The tongue weight on the trailer is over 300 pounds and it may just be me but that seems on the heavy side. I've adjusted the trailer to sit level when hitched and that's how the tongue weight was determined. So giving 10%-15% tongue weight it should be 213-320 lbs.. 

Would any of you think this is something to delve into deeper or let it go? I've been kicking around the idea of sliding the axle forward some. I believe this would relieve some of the tongue weight but given the configuration of the trailer it would be a big PIA. The axle has been mounted to what appears to be a carriage made from HD angle iron so the whole thing would have to slide forward. Another thought I've been having is installing another axle under it so it's a tandem configuration but that's also a lot of work and a pricey alternative to me but it would also do away with the carriage or what ever you want to call it.
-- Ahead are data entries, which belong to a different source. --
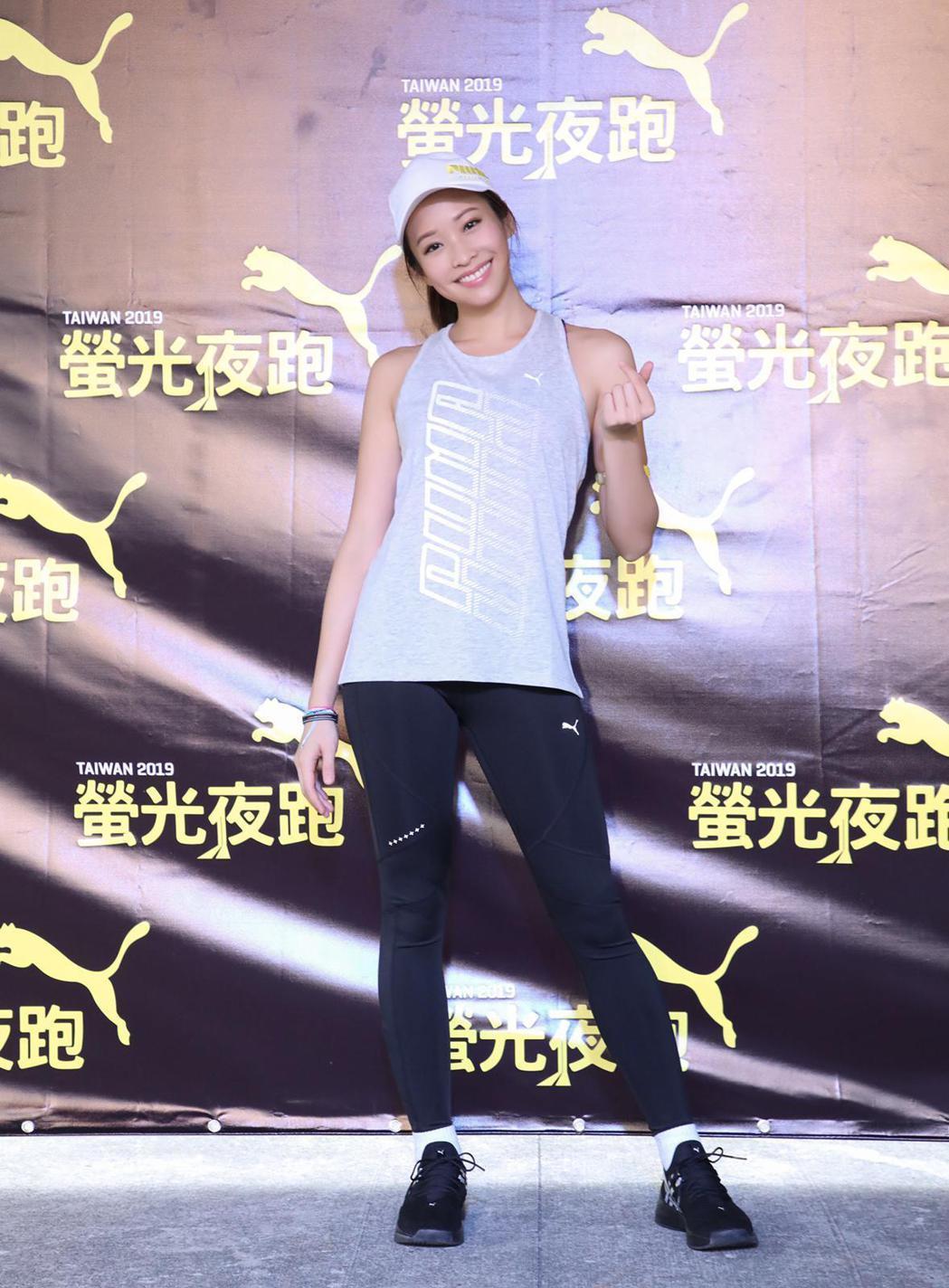 袁詠琳第一次參加路跑躍躍欲試。圖/PUMA提供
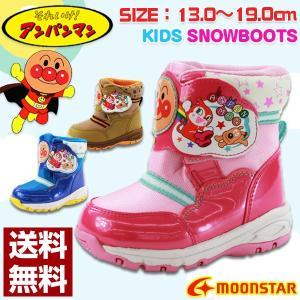 ブーツ ウィンター 子供 キッズ ベビー ジュニア 靴 アンパンマン APM C019ESP|kutsu-nishimura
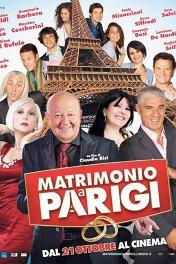 Свадьба в Париже / Matrimonio a Parigi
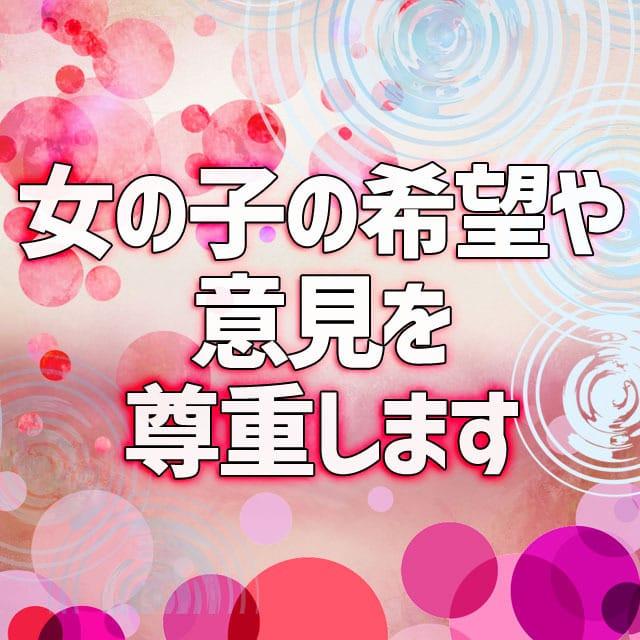 関西トップの「いいひと」集団のミセスのお客様|ミセス大津店の求人ブログ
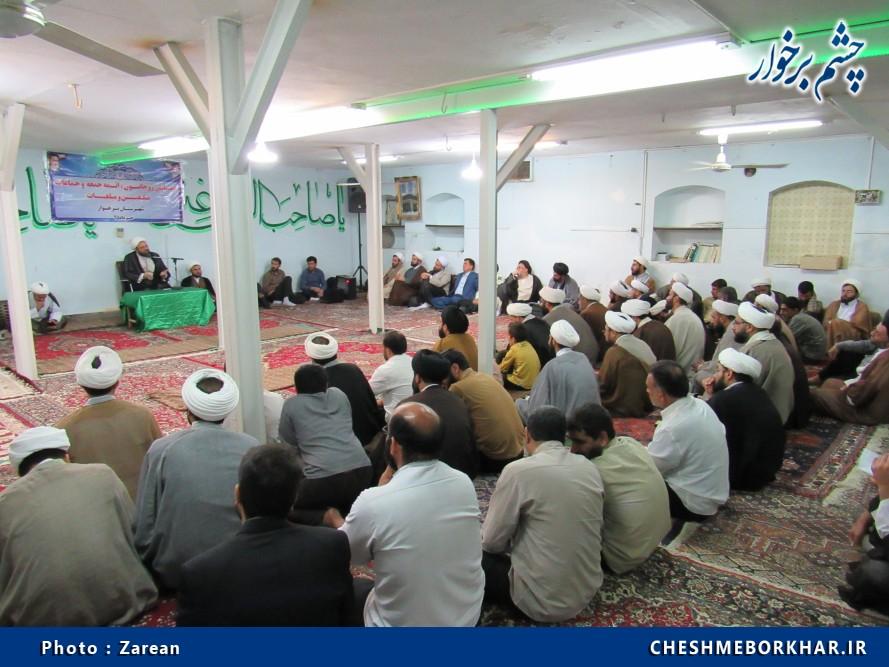 گردهمایی روحانیون مبلغ در بیت آیت الله ناصری/لزوم توجه به اثرگذاری مبلغین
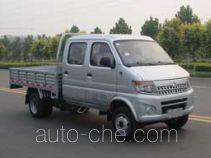 Changan SC1035SG5 cargo truck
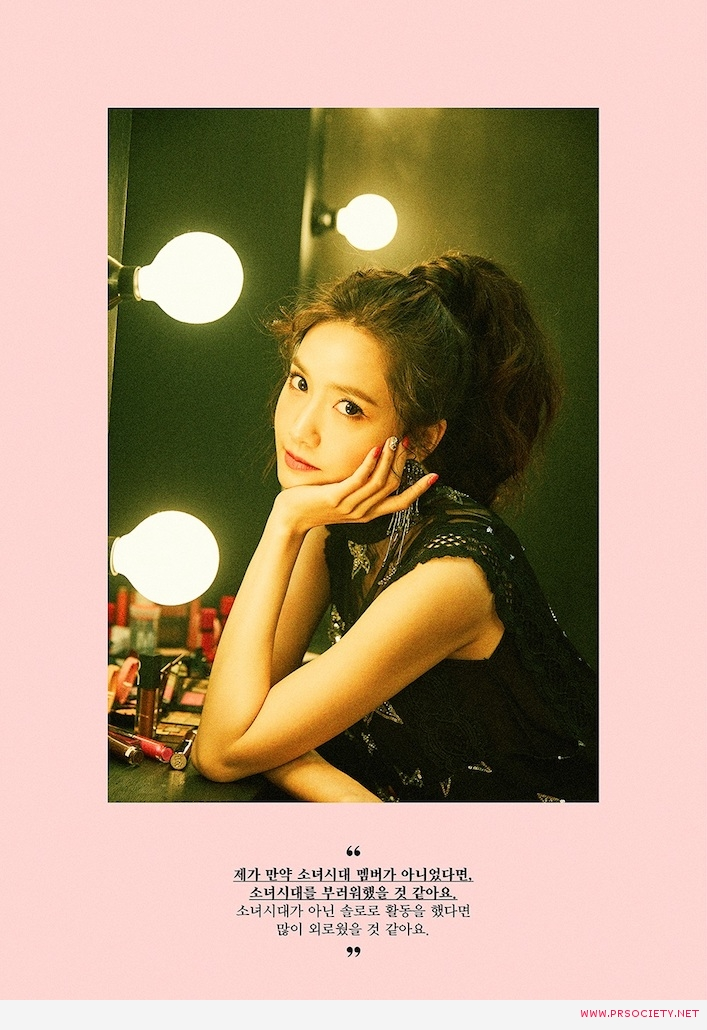 [Teaser Image_YOONA] The 6th Album 'Holiday Night'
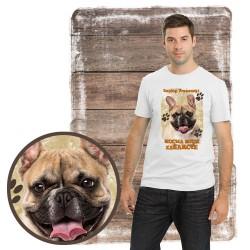 "Koszulka męska z psem ""BULDOG FRANCUSKI kocha zażarcie"""
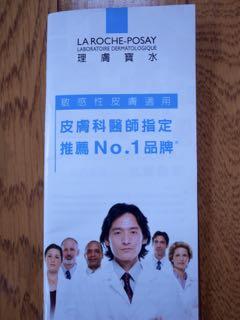 前川泰之 - 1 (1)
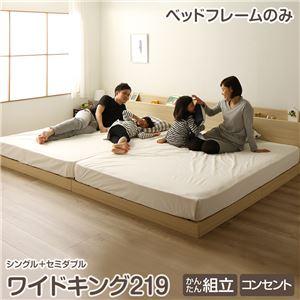 宮付き 連結式 すのこベッド ワイドキング 幅219cm S+SD (フレームのみ) ナチュラル 『ファミリーベッド』 1年保証 - 拡大画像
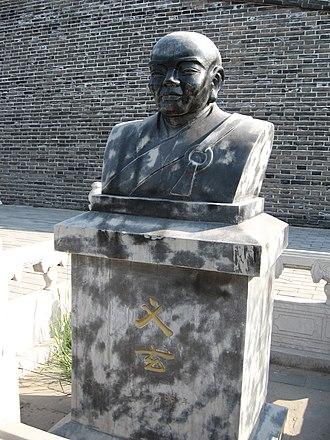 Linji Yixuan - A statue of Linji Yixuan under the southern gate of Zhengding Hebei, China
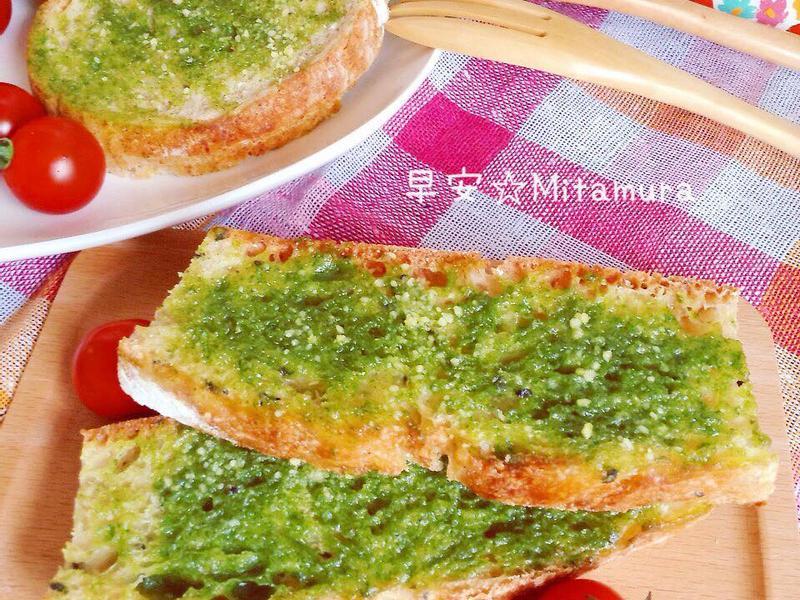 紫蘇青醬香烤麵包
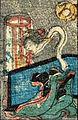 Obake Karuta 1-02.jpg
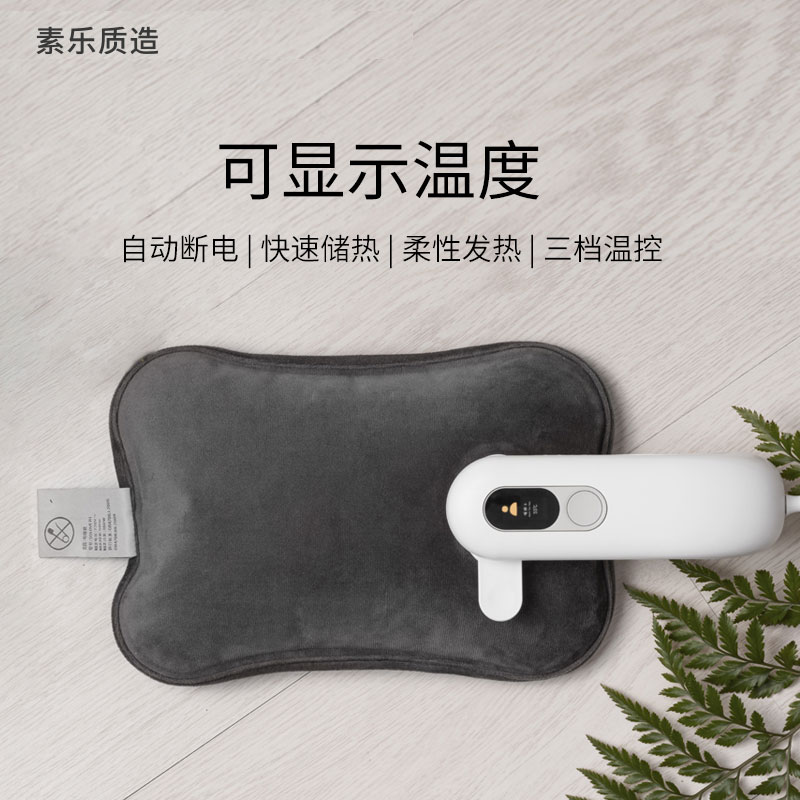 素乐质造数显热水袋充电式女可爱暖手宝电暖宝宝热肚子暖腰暖水袋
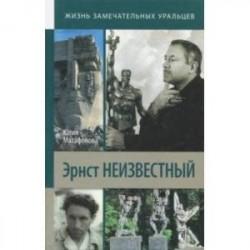 Эрнст Неизвестный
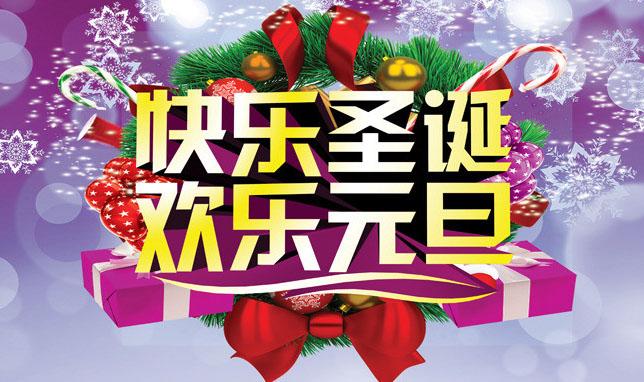 快乐圣诞欢乐元旦海报设计psd素材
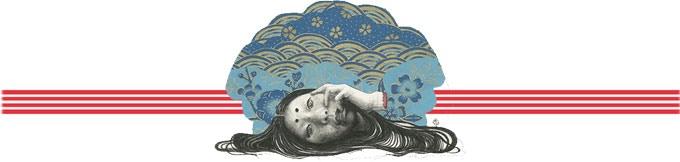 Artwork by Stephanie Inagaki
Give me your thoughts and impressions, what would you do?


----------



## lckstckn2smknbrls (Apr 8, 2018)

Have you actually weighed your boat and trailer as it would be when towed? Is your tow vehicle and hitch rated for 300 pounds of tongue weight? It sounds like you have an adjustable axle. You could move it and see what your tongue weight is and see how it tows.


----------



## WV1951 (Apr 8, 2018)

Assuming you have an adjustable winch mount, I would first experiment with moving the boat back just a bit on the trailer since you have your trailer frame at the transom now. You could extend your bunks to match and then check your tongue weight. Every inch you move it will take weight from the tongue and add to the part behind the wheels, which will add up in a hurry. Might be surprised what only 6 inches will do. With four 2x4's as bunks, they would easily hold the transom weight, although remember that your rollers in the middle of the trailer support most of the boat's weight.


----------



## LDUBS (Apr 8, 2018)

I guess I'm scratching my head about your concern. If your target is 10% - 15% supported by the hitch ball, then isn't 300# OK as long as that doesn't exceed the maximum rating of your hitch. Of course that assumes your boat+trailer GVW is really 2130 pounds. If you want to be closer to 213# tongue weight, and you cannot practically shift gear towards the back of the boat, then I think WV'51 is right on the money - shift the boat back. I would move the axle as a last resort.

Because you have a lot of mods to the boat, I agree that taking it to a scale to confirm the total package weight would be worthwhile just for your peace of mind. 

Not to muddy the waters, but my old EzLoader trailer called for tongue weight to be between 5% and 10% of total boat/trailer/gear weight. You might want to check your trailer manufacturer's web site to get their recommendation. 

Whatever the case, here is hoping only minor adjustments are needed.


----------



## eshaw (Apr 8, 2018)

lckstckn2smknbrls said:


> Have you actually weighed your boat and trailer as it would be when towed? Is your tow vehicle and hitch rated for 300 pounds of tongue weight? It sounds like you have an adjustable axle. You could move it and see what your tongue weight is and see how it tows.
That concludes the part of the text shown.